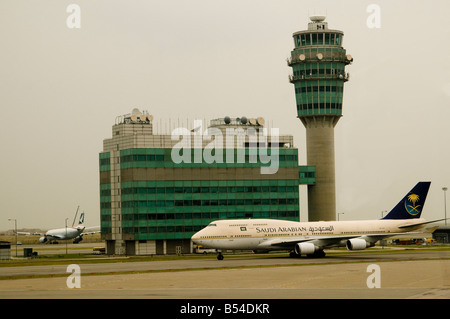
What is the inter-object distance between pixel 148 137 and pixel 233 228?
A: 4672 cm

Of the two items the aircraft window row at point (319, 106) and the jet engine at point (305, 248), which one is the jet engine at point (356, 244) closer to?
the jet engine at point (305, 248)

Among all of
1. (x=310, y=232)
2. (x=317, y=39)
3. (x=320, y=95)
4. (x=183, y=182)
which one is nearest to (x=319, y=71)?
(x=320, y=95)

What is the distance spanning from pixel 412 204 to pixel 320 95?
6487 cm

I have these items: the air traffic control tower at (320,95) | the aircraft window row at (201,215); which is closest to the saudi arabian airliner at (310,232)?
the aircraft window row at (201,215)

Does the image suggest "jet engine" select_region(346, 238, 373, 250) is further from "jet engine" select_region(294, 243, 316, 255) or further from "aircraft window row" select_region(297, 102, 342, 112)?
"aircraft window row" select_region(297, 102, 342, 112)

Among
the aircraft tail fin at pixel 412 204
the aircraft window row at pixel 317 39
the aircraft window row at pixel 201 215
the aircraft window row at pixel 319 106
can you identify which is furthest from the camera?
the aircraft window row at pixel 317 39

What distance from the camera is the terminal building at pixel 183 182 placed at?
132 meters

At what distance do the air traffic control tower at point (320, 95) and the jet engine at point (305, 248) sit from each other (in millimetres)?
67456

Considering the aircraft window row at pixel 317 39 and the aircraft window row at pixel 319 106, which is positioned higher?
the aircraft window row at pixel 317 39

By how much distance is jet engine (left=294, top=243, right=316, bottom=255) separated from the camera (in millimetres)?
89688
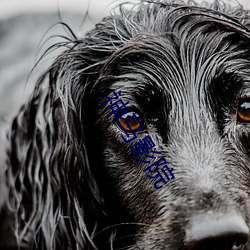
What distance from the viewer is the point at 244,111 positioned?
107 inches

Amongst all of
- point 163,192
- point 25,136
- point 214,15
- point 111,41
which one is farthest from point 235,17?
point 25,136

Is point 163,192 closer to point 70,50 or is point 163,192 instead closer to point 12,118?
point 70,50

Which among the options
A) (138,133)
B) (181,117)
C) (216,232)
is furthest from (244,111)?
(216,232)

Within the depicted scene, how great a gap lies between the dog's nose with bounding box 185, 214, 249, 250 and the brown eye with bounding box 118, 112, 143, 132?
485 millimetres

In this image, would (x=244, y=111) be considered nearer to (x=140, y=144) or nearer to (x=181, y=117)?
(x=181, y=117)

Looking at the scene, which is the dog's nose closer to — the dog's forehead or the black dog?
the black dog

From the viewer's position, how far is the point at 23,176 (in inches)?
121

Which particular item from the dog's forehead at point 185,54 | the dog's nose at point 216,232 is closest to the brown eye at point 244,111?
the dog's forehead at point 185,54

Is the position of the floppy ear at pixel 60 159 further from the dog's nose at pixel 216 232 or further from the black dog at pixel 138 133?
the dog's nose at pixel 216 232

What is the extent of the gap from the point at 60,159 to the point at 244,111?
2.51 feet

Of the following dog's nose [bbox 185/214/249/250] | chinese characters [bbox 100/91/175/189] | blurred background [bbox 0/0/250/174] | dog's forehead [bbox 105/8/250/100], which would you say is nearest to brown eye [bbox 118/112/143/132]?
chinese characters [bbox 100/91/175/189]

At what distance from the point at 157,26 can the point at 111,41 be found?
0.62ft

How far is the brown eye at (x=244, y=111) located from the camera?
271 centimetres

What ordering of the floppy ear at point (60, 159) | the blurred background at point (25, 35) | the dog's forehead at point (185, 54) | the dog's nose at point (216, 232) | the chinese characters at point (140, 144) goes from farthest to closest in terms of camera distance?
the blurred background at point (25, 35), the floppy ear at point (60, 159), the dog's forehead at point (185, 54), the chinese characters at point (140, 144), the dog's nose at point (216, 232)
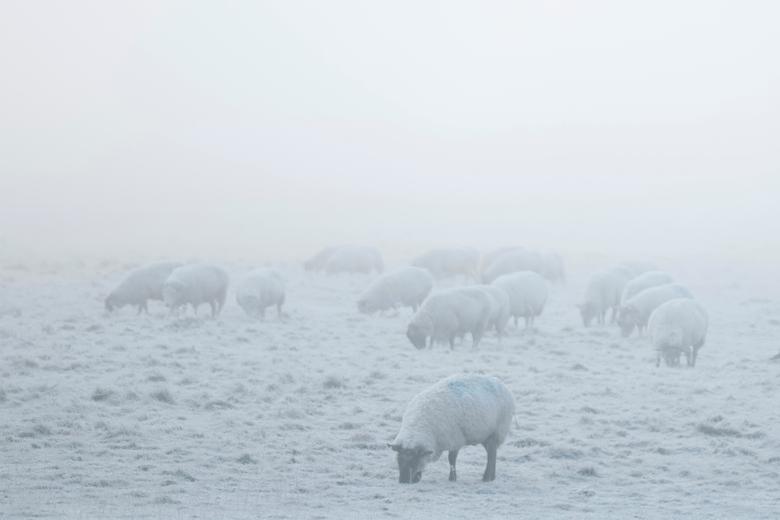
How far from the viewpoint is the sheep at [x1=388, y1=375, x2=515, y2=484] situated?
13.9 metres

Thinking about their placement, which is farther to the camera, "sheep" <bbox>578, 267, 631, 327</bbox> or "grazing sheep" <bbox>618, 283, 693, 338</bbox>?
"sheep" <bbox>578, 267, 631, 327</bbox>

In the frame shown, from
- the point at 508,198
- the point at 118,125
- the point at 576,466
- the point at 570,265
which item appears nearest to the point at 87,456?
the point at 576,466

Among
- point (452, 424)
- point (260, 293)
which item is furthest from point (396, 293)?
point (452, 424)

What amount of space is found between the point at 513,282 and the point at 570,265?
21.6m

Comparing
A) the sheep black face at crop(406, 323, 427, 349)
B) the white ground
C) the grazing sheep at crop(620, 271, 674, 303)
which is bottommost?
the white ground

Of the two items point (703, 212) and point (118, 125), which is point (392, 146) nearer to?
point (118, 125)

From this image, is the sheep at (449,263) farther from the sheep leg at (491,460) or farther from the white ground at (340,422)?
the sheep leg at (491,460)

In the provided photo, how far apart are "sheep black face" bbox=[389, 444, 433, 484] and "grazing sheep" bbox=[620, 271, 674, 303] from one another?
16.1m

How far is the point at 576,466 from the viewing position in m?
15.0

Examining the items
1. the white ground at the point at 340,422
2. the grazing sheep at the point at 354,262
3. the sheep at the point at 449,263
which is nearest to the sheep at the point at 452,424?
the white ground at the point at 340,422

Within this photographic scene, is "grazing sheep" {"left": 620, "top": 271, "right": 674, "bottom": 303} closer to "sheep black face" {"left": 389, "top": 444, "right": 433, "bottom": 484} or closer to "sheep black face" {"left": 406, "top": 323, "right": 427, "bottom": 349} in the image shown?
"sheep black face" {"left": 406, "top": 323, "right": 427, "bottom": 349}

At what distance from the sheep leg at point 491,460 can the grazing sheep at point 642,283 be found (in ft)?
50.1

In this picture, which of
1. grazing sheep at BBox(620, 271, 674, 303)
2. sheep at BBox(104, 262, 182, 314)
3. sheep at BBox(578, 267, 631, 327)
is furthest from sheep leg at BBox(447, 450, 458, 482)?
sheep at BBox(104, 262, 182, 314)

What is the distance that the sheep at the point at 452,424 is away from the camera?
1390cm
==
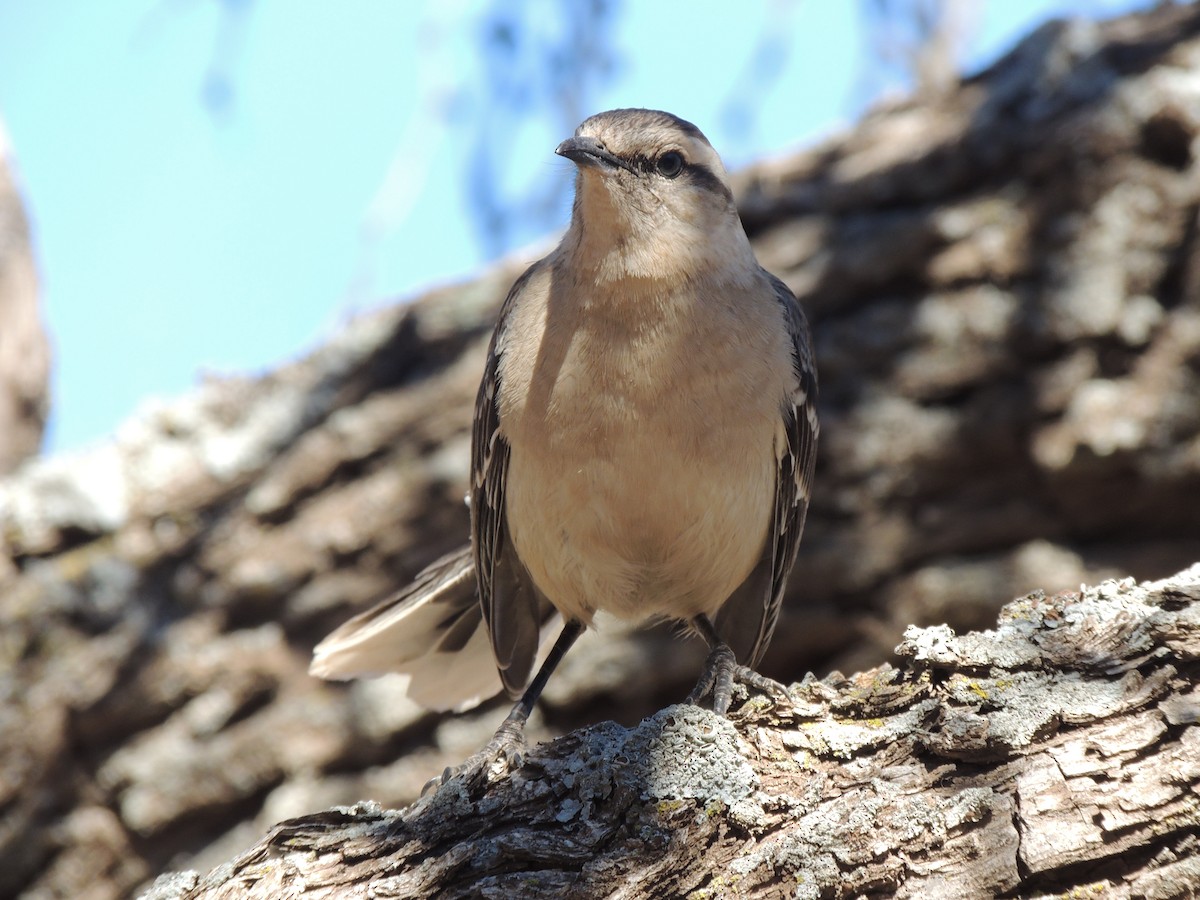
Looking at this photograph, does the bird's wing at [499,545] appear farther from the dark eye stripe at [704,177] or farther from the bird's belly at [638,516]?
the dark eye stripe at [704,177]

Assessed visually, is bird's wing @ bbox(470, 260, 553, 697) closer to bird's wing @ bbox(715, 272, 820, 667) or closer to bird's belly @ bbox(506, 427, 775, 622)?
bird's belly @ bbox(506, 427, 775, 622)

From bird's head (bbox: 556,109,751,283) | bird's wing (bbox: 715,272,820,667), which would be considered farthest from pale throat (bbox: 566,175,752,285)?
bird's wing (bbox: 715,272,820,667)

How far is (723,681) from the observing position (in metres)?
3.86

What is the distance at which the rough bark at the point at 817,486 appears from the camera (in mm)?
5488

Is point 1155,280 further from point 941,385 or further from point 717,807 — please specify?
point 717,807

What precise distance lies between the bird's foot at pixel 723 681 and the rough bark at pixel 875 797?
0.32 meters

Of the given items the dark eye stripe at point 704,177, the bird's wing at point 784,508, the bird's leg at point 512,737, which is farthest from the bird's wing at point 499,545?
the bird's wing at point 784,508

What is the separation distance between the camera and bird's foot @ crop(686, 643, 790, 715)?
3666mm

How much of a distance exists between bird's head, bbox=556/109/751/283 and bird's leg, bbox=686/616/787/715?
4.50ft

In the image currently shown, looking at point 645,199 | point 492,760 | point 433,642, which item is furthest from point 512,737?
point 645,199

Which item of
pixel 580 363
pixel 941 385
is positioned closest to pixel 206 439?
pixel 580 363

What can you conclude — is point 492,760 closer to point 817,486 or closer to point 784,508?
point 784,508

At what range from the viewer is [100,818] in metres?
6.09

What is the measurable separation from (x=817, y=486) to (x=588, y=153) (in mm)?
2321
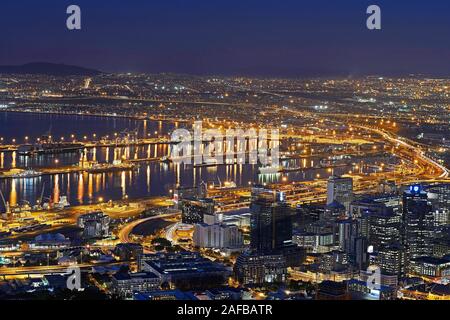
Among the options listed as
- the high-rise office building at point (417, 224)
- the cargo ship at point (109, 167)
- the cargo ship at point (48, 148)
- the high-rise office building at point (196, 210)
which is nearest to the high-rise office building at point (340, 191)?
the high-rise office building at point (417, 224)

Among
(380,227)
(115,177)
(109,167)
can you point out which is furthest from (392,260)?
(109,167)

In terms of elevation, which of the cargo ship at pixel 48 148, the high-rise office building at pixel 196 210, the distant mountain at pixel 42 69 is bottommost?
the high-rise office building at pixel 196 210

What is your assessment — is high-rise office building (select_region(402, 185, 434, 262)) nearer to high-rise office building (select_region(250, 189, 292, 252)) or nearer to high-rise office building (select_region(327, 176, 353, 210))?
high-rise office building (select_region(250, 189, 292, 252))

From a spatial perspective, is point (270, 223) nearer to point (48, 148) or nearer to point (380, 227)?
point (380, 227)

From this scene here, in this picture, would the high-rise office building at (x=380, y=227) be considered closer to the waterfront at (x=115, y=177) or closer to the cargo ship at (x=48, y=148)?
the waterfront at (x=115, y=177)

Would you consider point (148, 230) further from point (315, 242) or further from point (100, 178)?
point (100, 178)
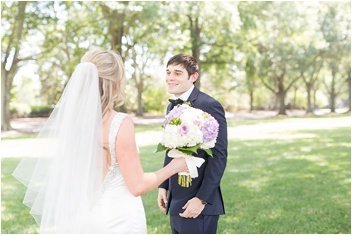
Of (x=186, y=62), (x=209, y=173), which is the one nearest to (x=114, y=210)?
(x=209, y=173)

▶ **What is expected**
Extract each line of the data above that contains the string "this". Treat the match as case-sensitive.

▶ **Problem solution**
In this image, would (x=244, y=111) be considered nearer to (x=140, y=144) or nearer to (x=181, y=117)?
From this image, is the sheep at (449,263) farther from the sheep leg at (491,460) or farther from the white ground at (340,422)?
Within this photographic scene, is "grazing sheep" {"left": 620, "top": 271, "right": 674, "bottom": 303} closer to "sheep black face" {"left": 389, "top": 444, "right": 433, "bottom": 484} or closer to "sheep black face" {"left": 406, "top": 323, "right": 427, "bottom": 349} in the image shown?
In this picture, which of
Looking at this photograph, does the bird's wing at [499,545] appear farther from the dark eye stripe at [704,177] or farther from the bird's belly at [638,516]?
From this scene here, in this picture, would the high-rise office building at (x=380, y=227) be considered closer to the waterfront at (x=115, y=177) or closer to the cargo ship at (x=48, y=148)?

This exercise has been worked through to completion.